Virtual cloud network (VCN)
When you create a VCN, determine the number of CIDR blocks required and the size of each block based on the number of resources that you plan to attach to subnets in the VCN. Use CIDR blocks that are within the standard private IP address space.

Select CIDR blocks that don't overlap with any other network (in Oracle Cloud Infrastructure, your on-premises data center, or another cloud provider) to which you intend to set up private connections.

After you create a VCN, you can change, add, and remove its CIDR blocks.
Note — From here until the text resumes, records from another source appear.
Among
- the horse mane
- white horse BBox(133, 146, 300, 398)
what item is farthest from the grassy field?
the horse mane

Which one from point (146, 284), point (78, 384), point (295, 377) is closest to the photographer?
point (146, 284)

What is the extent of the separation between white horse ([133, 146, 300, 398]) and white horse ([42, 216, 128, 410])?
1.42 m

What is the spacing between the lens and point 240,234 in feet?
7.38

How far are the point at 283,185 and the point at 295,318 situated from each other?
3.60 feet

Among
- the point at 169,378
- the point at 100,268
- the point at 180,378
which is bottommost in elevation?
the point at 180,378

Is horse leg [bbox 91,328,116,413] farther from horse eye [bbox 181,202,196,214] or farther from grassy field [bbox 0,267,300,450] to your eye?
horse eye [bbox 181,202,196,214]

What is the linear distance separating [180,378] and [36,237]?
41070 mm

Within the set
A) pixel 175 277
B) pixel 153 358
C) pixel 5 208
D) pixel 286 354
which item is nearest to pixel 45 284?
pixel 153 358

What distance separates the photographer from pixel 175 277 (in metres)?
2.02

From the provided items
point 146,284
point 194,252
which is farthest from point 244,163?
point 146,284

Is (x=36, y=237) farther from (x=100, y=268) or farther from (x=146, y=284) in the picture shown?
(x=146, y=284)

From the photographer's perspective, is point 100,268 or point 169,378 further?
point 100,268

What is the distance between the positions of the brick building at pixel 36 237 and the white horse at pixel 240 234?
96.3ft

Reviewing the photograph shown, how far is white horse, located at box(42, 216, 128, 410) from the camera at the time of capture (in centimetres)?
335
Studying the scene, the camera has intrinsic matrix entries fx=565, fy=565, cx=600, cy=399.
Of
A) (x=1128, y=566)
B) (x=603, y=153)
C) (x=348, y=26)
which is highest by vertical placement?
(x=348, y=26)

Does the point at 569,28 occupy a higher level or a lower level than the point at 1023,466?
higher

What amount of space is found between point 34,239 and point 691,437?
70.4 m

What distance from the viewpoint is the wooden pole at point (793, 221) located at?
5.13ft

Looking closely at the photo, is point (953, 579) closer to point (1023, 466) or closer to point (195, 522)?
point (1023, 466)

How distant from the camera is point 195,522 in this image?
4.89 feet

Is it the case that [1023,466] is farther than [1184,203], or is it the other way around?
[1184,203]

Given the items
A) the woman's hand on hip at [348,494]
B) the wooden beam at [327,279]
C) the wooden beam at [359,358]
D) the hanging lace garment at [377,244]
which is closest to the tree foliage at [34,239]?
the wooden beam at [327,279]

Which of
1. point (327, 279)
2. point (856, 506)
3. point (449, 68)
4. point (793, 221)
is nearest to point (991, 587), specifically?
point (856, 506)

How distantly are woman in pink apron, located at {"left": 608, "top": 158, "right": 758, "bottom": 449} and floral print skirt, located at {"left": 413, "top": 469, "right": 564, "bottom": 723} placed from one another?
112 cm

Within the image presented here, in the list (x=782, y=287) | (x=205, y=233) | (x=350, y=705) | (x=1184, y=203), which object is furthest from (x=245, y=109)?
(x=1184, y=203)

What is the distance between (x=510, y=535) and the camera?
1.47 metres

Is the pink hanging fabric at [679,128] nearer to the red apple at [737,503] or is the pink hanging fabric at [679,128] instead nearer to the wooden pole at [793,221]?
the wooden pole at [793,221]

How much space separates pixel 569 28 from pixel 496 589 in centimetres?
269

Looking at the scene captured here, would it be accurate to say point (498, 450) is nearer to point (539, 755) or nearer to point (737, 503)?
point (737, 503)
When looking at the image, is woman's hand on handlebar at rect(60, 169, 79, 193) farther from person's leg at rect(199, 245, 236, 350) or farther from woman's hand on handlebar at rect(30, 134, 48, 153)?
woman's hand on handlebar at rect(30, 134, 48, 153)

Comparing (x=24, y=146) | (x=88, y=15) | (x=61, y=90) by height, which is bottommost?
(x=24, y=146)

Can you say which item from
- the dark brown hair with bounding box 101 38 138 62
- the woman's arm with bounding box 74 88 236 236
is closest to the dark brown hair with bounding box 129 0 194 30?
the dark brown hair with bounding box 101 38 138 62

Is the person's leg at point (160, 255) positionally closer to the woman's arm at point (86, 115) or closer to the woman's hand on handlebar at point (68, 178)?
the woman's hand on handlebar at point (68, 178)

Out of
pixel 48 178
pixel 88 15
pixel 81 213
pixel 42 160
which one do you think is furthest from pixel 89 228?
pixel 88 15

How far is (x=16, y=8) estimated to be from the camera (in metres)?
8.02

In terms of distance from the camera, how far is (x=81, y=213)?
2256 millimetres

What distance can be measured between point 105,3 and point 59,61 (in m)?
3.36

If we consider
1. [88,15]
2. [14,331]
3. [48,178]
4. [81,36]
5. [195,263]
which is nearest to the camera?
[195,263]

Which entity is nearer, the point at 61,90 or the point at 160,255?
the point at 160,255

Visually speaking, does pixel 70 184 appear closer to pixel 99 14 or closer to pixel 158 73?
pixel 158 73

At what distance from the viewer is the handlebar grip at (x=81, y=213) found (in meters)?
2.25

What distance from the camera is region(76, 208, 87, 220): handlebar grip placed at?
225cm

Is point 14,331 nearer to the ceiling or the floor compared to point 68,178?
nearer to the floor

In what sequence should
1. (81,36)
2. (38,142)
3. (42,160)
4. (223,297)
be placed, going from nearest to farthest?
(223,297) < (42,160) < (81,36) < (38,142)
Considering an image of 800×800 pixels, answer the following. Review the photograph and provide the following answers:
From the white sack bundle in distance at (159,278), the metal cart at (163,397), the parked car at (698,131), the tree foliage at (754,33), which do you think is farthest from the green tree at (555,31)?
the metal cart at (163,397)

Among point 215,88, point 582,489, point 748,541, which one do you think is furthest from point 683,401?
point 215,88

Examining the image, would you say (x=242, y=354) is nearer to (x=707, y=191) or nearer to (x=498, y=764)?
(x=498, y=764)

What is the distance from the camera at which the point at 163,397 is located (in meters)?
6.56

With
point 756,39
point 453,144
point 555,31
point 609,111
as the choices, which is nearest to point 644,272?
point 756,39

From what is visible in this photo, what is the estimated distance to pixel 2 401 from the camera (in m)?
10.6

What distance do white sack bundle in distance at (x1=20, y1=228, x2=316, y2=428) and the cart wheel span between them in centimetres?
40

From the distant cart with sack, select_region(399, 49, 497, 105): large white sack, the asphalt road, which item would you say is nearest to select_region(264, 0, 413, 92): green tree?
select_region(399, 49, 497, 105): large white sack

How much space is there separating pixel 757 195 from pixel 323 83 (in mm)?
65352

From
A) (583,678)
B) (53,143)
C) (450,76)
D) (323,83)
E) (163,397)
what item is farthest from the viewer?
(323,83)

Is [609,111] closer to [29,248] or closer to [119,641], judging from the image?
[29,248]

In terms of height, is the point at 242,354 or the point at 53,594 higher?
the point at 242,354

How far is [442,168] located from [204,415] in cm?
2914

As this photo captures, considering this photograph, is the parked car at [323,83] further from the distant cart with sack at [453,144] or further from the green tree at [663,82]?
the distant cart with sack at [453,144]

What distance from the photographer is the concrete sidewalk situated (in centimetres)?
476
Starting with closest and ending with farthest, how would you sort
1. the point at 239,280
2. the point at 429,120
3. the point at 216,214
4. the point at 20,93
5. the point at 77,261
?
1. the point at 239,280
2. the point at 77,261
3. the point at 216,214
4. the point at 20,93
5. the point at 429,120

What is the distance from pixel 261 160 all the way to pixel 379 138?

When you design the subnets, consider your traffic flow and security requirements. Attach all the resources within a specific tier or role to the same subnet, which can serve as a security boundary.
Network security groups (NSGs)
You can use NSGs to define a set of ingress and egress rules that apply to specific VNICs. We recommend using NSGs rather than security lists, because NSGs enable you to separate the VCN's subnet architecture from the security requirements of your application. In the reference architecture, all the network communication is controlled through NSGs.
Security lists
Use security lists to define ingress and egress rules that apply to the entire subnet.

Considerations

Performance
To get the best performance, use dedicated NICs for communication from the application to your users and to the GlusterFS headends. Use the primary NIC for communication between your application and the users. Use the secondary NIC for communication with the GlusterFS headends. You can also change the volume performance for block storage to increase or decrease the IOPS and throughput of your disk.
Availability
Fault domains provide the best resiliency within an availability domain. If you need higher availability, consider using multiple availability domains or multiple regions. For mission-critical workloads, consider using distributed striped GlusterFS volumes.
Cost
The cost of your GlusterFS deployment depends on your requirements for disk performance and availability:
- You can choose from the following performance options: high performance, balanced performance, and low cost.
- For higher availability, you need a larger number of GlusterFS nodes and volumes.

Deploy

The code required to deploy this reference architecture is available in GitHub. You can pull the code into Oracle Cloud Infrastructure Resource Manager with a single click, create the stack, and deploy it. Alternatively, download the code from GitHub to your computer, customize the code, and deploy the architecture by using the Terraform CLI.

Deploy by using Oracle Cloud Infrastructure Resource Manager:
1. Click
  If you aren't already signed in, enter the tenancy and user credentials.
2. Review and accept the terms and conditions.
3. Select the region where you want to deploy the stack.
4. Follow the on-screen prompts and instructions to create the stack.
5. After creating the stack, click Terraform Actions, and select Plan.
6. Wait for the job to be completed, and review the plan.
  To make any changes, return to the Stack Details page, click Edit Stack, and make the required changes. Then, run the Plan action again.
7. If no further changes are necessary, return to the Stack Details page, click Terraform Actions, and select Apply.
Deploy by using the Terraform CLI:
1. Go to GitHub.
2. Clone or download the repository to your local computer.
3. Follow the instructions in the README document.

Explore More

Change Log

This log lists significant changes:

November 5, 2021

Updated the Deploy section to deploy the latest revision of the stack in GitHub directly to Oracle Cloud Infrastructure Resource Manager with a single click.
Added the option to download editable versions (.SVG and .DRAWIO) of the architecture diagram.

June 17, 2021

Updated the Deploy section to include automatic deployment.